/---

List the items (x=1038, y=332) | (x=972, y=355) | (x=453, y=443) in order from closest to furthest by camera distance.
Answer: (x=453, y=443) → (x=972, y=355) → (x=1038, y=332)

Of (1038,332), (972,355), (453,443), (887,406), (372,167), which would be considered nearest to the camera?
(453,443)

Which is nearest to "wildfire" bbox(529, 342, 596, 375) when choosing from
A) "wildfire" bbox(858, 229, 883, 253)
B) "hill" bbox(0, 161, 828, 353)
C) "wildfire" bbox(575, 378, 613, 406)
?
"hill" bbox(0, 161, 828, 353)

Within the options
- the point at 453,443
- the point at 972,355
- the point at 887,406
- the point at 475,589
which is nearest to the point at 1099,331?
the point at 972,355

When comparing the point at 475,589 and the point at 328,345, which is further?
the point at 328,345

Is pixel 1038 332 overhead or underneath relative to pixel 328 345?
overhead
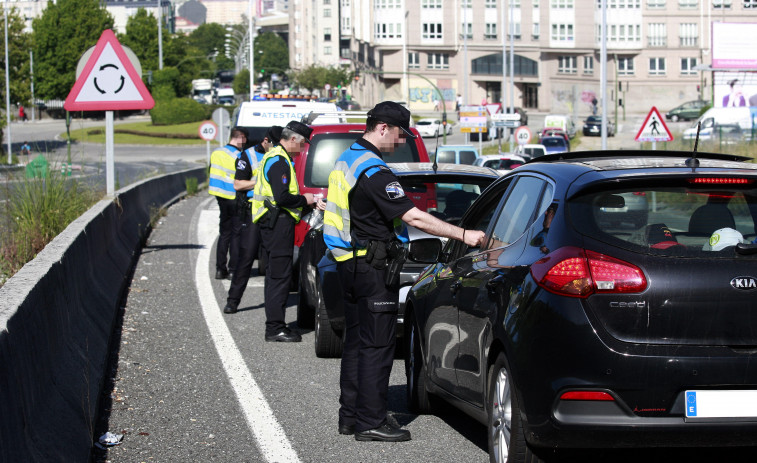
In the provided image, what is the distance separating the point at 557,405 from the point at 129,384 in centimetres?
423

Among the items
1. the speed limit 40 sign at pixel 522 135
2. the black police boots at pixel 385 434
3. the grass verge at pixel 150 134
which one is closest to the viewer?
the black police boots at pixel 385 434

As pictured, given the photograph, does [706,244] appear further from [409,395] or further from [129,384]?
[129,384]

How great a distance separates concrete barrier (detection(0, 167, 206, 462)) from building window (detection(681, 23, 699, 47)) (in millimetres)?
108677

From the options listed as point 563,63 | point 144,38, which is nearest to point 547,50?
point 563,63

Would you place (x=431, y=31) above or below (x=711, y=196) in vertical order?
above

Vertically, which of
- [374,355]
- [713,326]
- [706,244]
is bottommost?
[374,355]

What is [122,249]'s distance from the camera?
1413 cm

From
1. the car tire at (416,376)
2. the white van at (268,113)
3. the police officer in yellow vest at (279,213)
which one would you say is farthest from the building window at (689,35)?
the car tire at (416,376)

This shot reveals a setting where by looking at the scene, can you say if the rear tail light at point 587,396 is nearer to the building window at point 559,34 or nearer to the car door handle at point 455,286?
the car door handle at point 455,286

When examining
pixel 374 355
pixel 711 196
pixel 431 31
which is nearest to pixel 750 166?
pixel 711 196

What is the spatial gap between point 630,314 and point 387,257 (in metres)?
2.03

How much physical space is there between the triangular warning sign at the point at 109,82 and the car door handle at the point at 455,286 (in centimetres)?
894

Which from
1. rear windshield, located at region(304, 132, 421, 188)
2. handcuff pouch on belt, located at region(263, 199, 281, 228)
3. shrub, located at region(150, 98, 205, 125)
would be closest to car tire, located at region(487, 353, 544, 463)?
handcuff pouch on belt, located at region(263, 199, 281, 228)

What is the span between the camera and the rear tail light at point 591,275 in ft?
15.4
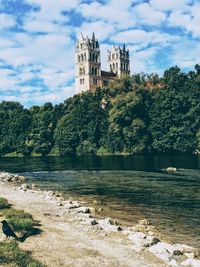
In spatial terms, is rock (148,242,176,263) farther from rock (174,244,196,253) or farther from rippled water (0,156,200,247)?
rippled water (0,156,200,247)

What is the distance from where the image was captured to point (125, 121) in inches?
5032

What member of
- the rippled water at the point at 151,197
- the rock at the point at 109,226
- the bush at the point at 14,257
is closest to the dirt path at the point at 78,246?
the rock at the point at 109,226

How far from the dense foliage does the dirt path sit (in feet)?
315

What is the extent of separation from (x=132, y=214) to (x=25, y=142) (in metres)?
129

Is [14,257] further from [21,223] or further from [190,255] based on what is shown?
[190,255]

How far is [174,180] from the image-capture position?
171 ft

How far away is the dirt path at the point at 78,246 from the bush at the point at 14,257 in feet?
2.85

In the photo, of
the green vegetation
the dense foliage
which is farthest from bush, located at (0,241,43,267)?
the dense foliage

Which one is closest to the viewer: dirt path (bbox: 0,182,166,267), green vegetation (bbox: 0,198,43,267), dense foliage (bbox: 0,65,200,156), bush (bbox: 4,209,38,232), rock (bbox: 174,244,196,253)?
green vegetation (bbox: 0,198,43,267)

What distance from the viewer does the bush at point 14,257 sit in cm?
1611

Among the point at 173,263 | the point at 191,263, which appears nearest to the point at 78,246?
the point at 173,263

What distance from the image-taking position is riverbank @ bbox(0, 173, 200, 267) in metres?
17.8

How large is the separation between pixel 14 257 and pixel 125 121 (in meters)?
112

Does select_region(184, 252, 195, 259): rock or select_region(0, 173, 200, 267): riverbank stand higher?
select_region(0, 173, 200, 267): riverbank
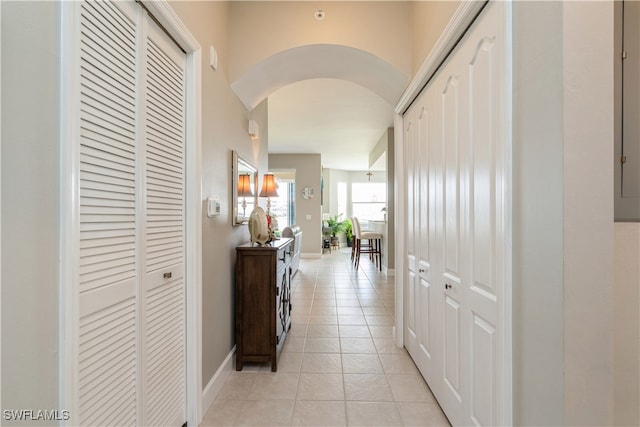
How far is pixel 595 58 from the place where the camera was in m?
0.83

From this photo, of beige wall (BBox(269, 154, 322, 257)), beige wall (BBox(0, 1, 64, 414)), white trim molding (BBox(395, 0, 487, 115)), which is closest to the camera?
beige wall (BBox(0, 1, 64, 414))

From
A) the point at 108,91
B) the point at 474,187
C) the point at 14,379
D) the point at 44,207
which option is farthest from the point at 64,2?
the point at 474,187

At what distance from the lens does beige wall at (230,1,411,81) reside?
225 cm

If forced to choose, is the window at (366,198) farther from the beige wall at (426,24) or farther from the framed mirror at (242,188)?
the beige wall at (426,24)

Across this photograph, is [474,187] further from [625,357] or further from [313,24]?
[313,24]

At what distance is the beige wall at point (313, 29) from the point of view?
2.25m

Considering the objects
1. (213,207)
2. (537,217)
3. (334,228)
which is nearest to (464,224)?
(537,217)

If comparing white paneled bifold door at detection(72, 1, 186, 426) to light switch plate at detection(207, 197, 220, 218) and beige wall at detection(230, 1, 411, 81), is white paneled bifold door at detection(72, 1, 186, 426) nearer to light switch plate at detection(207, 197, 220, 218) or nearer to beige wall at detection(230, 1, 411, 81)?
light switch plate at detection(207, 197, 220, 218)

\---

Objective:
Copy the data verbatim, from the line containing "Across this photograph, is" through the last line of the data, with both ends included.

Problem solution:
Across this photograph, is [474,187] further from [625,357] or further from [313,24]?
[313,24]

At what distance is the beige wall at point (313, 29) from the point of view?
2.25m

Considering the objects
1. (213,207)
2. (537,217)
3. (334,228)
which is nearest to (464,224)?
(537,217)

If comparing white paneled bifold door at detection(72, 1, 186, 426) to light switch plate at detection(207, 197, 220, 218) and beige wall at detection(230, 1, 411, 81), is white paneled bifold door at detection(72, 1, 186, 426) nearer to light switch plate at detection(207, 197, 220, 218) or nearer to beige wall at detection(230, 1, 411, 81)?
light switch plate at detection(207, 197, 220, 218)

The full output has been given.